I have a high-end Singer, but only until the thread-dog mover (don't know the technical name) goes bad/deteriorates. The repairman told me the plastic parts disintegrate over time (heat, oils, friction) and that, in his opinion, repair/replacement was not successful.


----------



## ErinP (Aug 23, 2007)

I think you mis-read me. 
I don't happen to think there _is _such a thing as a "high end" modern Singer...
_you're better off getting a used, high-end machine _than _a new Singer, Brother, et. al._

A $400 Singer will do fancy things that a $400 Janome won't. It'll have more electronics to make up for the cheaper construction.
However, your $400 Janome will last _far _longer than your $400 Singer will.
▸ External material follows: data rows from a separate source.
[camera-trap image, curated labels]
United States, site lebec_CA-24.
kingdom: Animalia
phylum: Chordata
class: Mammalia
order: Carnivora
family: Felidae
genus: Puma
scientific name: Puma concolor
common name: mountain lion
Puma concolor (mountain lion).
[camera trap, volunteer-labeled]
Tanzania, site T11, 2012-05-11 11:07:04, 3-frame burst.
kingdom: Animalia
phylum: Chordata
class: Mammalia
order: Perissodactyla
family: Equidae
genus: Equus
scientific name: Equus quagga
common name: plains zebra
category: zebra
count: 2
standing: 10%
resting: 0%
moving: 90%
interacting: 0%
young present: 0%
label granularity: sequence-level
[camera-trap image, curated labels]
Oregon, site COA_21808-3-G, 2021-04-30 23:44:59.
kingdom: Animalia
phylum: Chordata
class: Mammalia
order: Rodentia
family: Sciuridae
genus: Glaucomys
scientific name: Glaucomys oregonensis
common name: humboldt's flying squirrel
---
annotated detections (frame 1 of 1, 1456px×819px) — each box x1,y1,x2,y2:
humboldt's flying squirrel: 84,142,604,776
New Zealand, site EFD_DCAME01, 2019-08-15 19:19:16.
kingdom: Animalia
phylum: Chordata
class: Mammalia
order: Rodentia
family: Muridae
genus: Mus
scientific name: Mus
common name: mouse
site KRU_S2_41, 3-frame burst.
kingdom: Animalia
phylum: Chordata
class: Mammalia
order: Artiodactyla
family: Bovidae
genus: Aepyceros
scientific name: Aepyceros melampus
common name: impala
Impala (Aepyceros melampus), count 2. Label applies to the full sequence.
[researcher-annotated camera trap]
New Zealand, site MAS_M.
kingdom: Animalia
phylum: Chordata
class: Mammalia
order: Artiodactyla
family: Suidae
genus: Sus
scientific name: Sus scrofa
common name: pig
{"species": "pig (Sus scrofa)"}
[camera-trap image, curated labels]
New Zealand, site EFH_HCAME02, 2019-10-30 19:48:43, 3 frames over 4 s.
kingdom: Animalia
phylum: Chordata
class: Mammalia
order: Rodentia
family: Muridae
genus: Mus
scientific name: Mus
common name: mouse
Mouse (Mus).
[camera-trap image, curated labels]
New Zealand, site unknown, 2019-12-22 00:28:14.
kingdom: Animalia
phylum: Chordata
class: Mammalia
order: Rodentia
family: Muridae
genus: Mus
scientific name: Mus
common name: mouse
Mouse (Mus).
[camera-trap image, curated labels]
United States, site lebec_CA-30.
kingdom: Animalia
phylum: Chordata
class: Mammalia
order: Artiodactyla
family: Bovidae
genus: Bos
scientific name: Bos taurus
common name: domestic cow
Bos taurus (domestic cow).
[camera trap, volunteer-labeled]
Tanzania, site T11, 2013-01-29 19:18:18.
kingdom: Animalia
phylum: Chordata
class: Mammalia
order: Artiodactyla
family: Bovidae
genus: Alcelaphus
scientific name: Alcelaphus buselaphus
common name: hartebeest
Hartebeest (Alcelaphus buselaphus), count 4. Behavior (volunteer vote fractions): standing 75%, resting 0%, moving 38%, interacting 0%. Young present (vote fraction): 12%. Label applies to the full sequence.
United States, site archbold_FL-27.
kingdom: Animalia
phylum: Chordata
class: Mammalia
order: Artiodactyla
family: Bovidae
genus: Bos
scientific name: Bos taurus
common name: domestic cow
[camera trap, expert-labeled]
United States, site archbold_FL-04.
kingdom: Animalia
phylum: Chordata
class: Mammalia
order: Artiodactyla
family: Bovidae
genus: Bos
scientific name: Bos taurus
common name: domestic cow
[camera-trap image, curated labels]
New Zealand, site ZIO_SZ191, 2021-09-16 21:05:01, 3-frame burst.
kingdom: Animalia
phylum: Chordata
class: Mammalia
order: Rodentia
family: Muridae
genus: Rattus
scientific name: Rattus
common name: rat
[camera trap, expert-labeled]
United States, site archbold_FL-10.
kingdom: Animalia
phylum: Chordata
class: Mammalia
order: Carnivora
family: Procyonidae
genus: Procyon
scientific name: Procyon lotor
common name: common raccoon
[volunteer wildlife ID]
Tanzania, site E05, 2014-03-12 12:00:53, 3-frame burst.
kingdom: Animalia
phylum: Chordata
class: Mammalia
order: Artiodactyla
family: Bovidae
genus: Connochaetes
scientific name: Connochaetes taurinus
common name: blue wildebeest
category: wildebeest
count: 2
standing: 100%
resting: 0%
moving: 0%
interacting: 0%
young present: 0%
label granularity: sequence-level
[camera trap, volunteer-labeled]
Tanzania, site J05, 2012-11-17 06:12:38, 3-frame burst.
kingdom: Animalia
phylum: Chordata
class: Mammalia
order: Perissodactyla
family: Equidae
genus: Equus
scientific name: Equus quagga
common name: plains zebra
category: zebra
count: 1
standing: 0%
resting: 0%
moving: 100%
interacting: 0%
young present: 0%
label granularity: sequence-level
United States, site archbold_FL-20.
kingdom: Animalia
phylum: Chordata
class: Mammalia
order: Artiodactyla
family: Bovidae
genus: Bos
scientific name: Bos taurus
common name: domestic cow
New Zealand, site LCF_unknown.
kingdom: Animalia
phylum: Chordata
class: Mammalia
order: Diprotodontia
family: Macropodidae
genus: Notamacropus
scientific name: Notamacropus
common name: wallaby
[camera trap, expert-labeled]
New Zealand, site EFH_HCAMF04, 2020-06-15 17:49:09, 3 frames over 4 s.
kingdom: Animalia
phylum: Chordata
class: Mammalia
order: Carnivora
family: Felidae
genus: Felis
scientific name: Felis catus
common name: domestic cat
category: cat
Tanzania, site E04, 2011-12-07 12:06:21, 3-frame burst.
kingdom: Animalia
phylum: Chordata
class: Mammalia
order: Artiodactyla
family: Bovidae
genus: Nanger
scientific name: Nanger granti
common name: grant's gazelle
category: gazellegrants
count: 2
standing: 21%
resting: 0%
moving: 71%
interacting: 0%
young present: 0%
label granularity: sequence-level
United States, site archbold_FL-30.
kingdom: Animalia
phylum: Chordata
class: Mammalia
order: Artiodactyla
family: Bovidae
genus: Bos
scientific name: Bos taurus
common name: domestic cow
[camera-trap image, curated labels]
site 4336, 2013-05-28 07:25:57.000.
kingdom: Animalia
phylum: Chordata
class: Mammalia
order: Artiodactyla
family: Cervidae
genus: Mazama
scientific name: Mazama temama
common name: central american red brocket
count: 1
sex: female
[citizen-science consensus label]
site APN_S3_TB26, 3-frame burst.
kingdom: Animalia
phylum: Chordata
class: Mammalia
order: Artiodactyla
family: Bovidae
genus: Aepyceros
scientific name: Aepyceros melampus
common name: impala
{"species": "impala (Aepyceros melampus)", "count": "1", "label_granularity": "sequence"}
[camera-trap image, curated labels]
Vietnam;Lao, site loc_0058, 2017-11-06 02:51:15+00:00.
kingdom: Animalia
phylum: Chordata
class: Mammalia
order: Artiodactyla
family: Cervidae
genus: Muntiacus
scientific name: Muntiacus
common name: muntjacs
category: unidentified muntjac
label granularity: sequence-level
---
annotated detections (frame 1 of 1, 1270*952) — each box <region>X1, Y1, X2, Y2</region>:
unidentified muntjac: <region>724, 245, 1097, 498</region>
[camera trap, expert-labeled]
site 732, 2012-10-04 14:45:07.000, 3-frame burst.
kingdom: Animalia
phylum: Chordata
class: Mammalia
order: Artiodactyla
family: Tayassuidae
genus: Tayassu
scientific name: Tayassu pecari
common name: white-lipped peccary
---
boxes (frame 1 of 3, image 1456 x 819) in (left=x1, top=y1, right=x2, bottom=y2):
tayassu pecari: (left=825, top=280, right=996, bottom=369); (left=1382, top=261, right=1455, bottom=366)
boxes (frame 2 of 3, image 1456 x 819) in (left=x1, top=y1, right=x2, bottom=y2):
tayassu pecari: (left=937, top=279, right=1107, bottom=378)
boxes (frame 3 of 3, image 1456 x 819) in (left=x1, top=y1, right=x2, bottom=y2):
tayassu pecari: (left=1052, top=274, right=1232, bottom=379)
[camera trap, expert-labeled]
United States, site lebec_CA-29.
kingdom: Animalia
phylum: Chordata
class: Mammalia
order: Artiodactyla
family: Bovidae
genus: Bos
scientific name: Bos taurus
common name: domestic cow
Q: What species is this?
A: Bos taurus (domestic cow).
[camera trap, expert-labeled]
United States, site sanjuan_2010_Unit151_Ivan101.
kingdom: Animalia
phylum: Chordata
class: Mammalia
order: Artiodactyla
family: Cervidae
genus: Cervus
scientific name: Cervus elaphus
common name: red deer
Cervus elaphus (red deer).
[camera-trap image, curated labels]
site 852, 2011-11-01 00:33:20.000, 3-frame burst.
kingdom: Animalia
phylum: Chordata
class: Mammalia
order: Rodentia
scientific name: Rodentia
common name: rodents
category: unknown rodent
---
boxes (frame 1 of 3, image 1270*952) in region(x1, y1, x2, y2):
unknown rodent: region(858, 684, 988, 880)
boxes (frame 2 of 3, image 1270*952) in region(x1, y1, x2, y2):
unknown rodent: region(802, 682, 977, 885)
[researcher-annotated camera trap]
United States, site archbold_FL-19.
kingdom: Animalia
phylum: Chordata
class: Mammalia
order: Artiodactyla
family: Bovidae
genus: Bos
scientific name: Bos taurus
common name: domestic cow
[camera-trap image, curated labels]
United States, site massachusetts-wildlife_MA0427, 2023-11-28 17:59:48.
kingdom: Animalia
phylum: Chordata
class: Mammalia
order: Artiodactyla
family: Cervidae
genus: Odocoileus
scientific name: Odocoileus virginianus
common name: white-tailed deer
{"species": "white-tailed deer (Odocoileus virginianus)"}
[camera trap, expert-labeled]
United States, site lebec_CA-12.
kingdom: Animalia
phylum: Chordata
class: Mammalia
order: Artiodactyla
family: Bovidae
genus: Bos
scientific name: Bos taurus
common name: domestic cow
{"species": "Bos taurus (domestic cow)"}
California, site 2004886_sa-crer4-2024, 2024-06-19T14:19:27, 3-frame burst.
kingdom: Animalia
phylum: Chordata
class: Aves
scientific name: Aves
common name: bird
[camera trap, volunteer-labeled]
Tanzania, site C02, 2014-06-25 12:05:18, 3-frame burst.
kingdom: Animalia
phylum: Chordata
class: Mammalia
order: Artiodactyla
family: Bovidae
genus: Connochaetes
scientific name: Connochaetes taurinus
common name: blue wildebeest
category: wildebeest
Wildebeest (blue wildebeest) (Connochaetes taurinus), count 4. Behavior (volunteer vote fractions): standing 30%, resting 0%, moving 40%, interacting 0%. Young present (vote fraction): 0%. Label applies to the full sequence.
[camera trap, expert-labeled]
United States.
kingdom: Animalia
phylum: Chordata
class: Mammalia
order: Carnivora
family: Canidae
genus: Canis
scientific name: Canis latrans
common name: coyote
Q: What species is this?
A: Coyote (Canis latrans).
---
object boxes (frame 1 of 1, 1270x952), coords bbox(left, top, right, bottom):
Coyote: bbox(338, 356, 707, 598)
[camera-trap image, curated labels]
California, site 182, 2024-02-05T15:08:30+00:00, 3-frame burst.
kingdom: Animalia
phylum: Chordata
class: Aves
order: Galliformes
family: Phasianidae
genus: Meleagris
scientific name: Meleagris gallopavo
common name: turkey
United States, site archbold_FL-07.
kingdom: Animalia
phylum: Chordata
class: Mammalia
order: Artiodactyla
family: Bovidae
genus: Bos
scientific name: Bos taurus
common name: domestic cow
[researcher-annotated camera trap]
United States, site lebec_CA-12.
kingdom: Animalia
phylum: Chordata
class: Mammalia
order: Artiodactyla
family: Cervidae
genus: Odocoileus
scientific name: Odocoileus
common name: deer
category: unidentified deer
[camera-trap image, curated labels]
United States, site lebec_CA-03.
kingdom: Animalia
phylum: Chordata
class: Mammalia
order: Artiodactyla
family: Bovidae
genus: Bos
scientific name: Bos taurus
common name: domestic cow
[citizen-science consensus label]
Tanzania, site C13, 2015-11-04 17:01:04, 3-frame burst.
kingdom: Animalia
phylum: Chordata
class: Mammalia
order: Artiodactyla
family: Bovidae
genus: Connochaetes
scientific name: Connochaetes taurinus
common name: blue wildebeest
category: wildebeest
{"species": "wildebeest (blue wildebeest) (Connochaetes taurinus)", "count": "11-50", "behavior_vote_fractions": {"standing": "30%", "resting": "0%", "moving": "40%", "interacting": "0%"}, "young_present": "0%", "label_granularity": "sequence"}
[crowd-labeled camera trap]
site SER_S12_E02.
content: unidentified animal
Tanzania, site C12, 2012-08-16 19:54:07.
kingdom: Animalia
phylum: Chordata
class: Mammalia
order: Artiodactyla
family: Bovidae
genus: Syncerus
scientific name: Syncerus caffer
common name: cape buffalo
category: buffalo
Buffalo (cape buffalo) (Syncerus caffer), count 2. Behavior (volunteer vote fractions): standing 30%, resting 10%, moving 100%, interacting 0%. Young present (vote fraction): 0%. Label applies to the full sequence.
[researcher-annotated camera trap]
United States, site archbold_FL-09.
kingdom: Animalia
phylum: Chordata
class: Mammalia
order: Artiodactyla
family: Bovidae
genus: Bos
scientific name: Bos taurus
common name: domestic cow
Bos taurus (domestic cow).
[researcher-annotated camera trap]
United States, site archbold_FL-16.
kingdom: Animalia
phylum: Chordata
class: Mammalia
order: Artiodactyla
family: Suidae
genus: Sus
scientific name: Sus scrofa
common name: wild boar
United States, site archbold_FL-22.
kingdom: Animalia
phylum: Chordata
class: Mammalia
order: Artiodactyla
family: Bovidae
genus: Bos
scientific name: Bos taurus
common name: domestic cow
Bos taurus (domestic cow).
But, again, that goes back to what you want it for. If it's going to be your daily workhorse, steer clear. If it's going to be your occasional embellisher, it might be just what you're after.


----------



## gowvu (May 15, 2008)

I thought I was agreeing with you.


----------



## AngieM2 (May 10, 2002)

gowvu - welcome to Ht and this forum...

Now, I understood that you were not expecting the Singer to last very long.
So, we all agree that Singer is not what it use to be years ago.

Angie


----------



## ErinP (Aug 23, 2007)

gowvu said:


> I thought I was agreeing with you.


LOL!
In that case, _I_ was misreading _you_.


----------



## Miz Mary (Feb 15, 2003)

I have the Babylock Quilters Choice ....LOVE LOVE LOVE it !!!! It quilts beautifully , it does fancy stitches, knee lifter, automatic threader and cutter !!! I bought it about 1.5 years ago, and have pieced and quilted 5 quilts on it !!!! One was a Queen sized !!!


----------